- Movie poster
- Directed by: Billy Corben
- Produced by: Alfred Spellman Billy Corben
- Release date: March 11, 2011 (SXSW film festival);
- Running time: 99 min
- Language: English

= Square Grouper: The Godfathers of Ganja =

2011 film by director Billy Corben

Square Grouper: The Godfathers of Ganja is a 2011 documentary by director Billy Corben (Cocaine Cowboys) and produced by Alfred Spellman and Billy Corben through their Miami-based media studio Rakontur. The term square grouper was a nickname given to bales of marijuana thrown overboard or out of airplanes in South Florida in the 1970s and 1980s.

In sharp contrast to the brazenly violent "Cocaine Cowboys" of the 1980s, Miami's marijuana smugglers were cooler, calmer, and typically nonviolent. Square Grouper paints a vivid portrait of Miami's pot smuggling culture in the 1970s and 1980s and its major players: the smuggling Black Tuna Gang, the pot dealing Ethiopian Zion Coptic Church and the tiny fishing village Everglades City.

==Synopsis==
In 1979, the U.S. Customs Service reported that 87% of all marijuana seizures in the U.S. were made in the South Florida area. Due to the region's 5,000 miles of coast and coastal waterways and close proximity to the Caribbean and Latin America, South Florida was a pot smuggler's paradise. Square Grouper: The Godfathers of Ganja is a colorful portrait of Miami's pot smuggling scene of the 1970s, populated with redneck pirates, a ganja-smoking church, and the longest serving marijuana prisoner in American history.

===The Ethiopian Zion Coptic Church===
In the early-1970s, a fundamentalist Christian sect known as the Ethiopian Zion Coptic Church formed in Jamaica. The Coptics' beliefs were typical of any fundamentalist Christian organization... with the exception of one. The Church believed that marijuana (or "ganja," as they called it) was their sacrament... and all members, including children, smoked it around the clock. The Church started a massive marijuana export operation and expanded throughout the 1970s, eventually becoming the largest employers and landowners in the struggling Caribbean nation.

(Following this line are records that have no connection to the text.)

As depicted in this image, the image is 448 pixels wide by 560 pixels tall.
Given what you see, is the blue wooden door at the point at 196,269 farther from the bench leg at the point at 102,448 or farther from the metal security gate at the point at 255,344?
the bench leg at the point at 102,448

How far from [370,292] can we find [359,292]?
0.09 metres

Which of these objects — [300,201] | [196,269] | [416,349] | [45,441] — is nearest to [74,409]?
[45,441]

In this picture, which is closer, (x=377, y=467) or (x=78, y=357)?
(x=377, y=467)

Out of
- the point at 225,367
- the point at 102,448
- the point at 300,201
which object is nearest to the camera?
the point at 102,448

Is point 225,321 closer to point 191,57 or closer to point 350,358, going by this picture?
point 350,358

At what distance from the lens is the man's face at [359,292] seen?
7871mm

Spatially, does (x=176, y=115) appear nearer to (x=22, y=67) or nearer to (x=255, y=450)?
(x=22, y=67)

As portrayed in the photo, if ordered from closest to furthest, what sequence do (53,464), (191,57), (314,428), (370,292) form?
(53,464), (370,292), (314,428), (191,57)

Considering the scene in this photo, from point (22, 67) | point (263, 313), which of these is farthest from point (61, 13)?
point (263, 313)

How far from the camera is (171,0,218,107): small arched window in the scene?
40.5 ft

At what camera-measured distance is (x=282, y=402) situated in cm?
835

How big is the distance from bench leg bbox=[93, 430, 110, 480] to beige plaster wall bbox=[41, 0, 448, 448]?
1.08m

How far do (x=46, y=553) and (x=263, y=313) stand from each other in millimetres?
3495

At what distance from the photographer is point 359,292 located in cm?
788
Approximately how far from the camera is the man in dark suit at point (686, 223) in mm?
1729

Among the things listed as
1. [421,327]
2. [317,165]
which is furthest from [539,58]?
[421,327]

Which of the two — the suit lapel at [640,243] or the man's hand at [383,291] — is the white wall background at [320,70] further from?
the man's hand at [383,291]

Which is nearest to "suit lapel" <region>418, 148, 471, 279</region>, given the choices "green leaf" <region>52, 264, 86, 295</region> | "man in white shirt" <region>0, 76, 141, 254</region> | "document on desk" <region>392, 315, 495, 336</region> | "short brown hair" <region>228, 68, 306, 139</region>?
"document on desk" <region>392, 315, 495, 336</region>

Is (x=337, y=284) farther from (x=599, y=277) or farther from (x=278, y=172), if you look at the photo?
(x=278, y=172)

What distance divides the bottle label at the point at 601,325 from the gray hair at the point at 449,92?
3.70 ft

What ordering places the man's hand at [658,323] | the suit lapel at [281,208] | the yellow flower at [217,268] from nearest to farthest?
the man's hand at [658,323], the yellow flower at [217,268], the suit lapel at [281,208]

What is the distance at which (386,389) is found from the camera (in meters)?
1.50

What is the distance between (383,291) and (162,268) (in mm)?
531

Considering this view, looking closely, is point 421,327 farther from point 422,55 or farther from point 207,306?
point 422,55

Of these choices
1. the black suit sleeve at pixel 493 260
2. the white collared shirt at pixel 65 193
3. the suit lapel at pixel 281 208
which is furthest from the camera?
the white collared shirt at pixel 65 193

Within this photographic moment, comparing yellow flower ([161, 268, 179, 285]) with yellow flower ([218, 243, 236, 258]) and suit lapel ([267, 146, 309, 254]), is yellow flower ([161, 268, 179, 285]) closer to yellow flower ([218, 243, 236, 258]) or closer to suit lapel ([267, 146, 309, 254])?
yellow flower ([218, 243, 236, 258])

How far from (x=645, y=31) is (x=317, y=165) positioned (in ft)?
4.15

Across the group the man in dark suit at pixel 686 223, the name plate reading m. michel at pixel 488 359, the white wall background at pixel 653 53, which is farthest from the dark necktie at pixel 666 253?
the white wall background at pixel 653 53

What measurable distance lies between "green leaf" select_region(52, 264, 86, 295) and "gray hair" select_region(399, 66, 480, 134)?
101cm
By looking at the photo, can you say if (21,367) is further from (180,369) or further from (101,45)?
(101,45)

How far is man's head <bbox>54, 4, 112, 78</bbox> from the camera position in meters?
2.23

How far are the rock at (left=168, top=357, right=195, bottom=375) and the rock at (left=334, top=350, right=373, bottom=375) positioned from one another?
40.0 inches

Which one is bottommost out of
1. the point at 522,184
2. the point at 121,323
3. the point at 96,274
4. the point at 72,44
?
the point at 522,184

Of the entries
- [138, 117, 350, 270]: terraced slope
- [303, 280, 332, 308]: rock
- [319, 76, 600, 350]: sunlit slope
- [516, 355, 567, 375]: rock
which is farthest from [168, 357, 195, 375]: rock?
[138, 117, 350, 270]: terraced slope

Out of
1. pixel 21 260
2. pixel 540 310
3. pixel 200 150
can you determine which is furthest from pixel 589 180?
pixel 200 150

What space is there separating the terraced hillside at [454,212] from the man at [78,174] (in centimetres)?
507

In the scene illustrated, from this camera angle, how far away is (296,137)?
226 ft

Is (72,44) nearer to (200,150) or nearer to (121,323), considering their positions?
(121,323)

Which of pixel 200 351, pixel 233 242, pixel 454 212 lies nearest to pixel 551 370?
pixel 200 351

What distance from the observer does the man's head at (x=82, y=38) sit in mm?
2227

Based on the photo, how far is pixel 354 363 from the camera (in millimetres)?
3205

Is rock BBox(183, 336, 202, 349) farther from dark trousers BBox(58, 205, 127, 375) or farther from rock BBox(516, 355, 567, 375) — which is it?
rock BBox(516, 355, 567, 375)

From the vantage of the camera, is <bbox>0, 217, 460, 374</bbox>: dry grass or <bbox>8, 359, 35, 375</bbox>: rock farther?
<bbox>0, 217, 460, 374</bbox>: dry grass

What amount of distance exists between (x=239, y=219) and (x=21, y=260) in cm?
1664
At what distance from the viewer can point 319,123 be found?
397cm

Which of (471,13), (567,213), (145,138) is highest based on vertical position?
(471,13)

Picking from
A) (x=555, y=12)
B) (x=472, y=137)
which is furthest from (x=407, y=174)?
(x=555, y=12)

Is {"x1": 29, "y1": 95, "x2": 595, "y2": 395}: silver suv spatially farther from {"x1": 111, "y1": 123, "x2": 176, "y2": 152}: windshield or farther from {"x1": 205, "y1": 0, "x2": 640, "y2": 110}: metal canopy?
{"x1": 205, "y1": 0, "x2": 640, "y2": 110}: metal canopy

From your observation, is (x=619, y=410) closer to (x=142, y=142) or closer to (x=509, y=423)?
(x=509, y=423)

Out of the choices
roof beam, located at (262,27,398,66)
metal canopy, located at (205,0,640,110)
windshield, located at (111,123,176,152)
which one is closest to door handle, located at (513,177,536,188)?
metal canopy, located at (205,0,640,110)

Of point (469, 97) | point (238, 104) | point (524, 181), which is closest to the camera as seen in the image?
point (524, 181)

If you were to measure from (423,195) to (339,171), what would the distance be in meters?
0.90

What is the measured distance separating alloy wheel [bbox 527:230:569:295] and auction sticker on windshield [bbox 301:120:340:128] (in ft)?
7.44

In 1975, the Church bought a mansion on Miami's exclusive Star Island. Initially, the Church received recognition as a legitimate religious organization by the government. But as the media caught wind of the group and their rather unorthodox religious ceremonies, things started to change. Ultimately, a 1979 60 Minutes piece featuring footage of young children puffing large "spliffs" of marijuana caused public outrage and compelled the government to finally put an end to the Coptics. Soon after, many Church members were indicted and eventually convicted of smuggling large quantities of marijuana.

===The Black Tuna Gang===
Robert Platshorn and Robert Meinster moved to Miami to get in on the lucrative marijuana business. They started to smuggle small loads from Colombia to the United States, and used the Fontainebleau Hotel for their base of operations. At the same time, the Drug Enforcement Administration (DEA) was facing budget crises and possible dissolution and the film makes the claim that they used Platshorn and Meinster as their targets to justify their continued existence.

On May 1, 1979, Attorney General Griffin Bell held a press conference announcing the indictment of Platshorn and Meinster and several of their associates, labeling them as the "biggest marijuana smugglers ever", and claiming they were responsible for importing at least a million pounds of marijuana—ten times the amount the organization actually moved. Platshorn was sentenced to 64 years in prison and Meinster to 54, making them the longest serving prisoners related to marijuana convictions in American history.

===Everglades City===
Everglades City, a tiny fishing village 80 miles west of Miami, has always been outlaw country. The majority of the town's 500 residents are from five families, with almost everyone related in some way. The region's coastline is a vast labyrinth of mangroves known as the Ten Thousand Islands. The unique geography, coupled with the fact that only locals knew how to navigate it, made the town a perfect location for smuggling.

Smuggling activity in Everglades City had a long history. In the early 1900s, they smuggled endangered animals. During the prohibition era, they were involved rum running. When drugs flooded South Florida in the 1970s and 1980s and the National Park Service began to phase out commercial fishing, the mainstay of the Everglades City economy, residents involved themselves in marijuana smuggling.

The DEA decided they had to put a stop to the smuggling. They executed two large, highly publicized raids in 1983 and 1984, leading to the arrest of nearly 80% of the adult male population of Everglades City.

==Distribution==
Square Grouper premiered at the 2011 SXSW film festival and was distributed by Magnolia Pictures.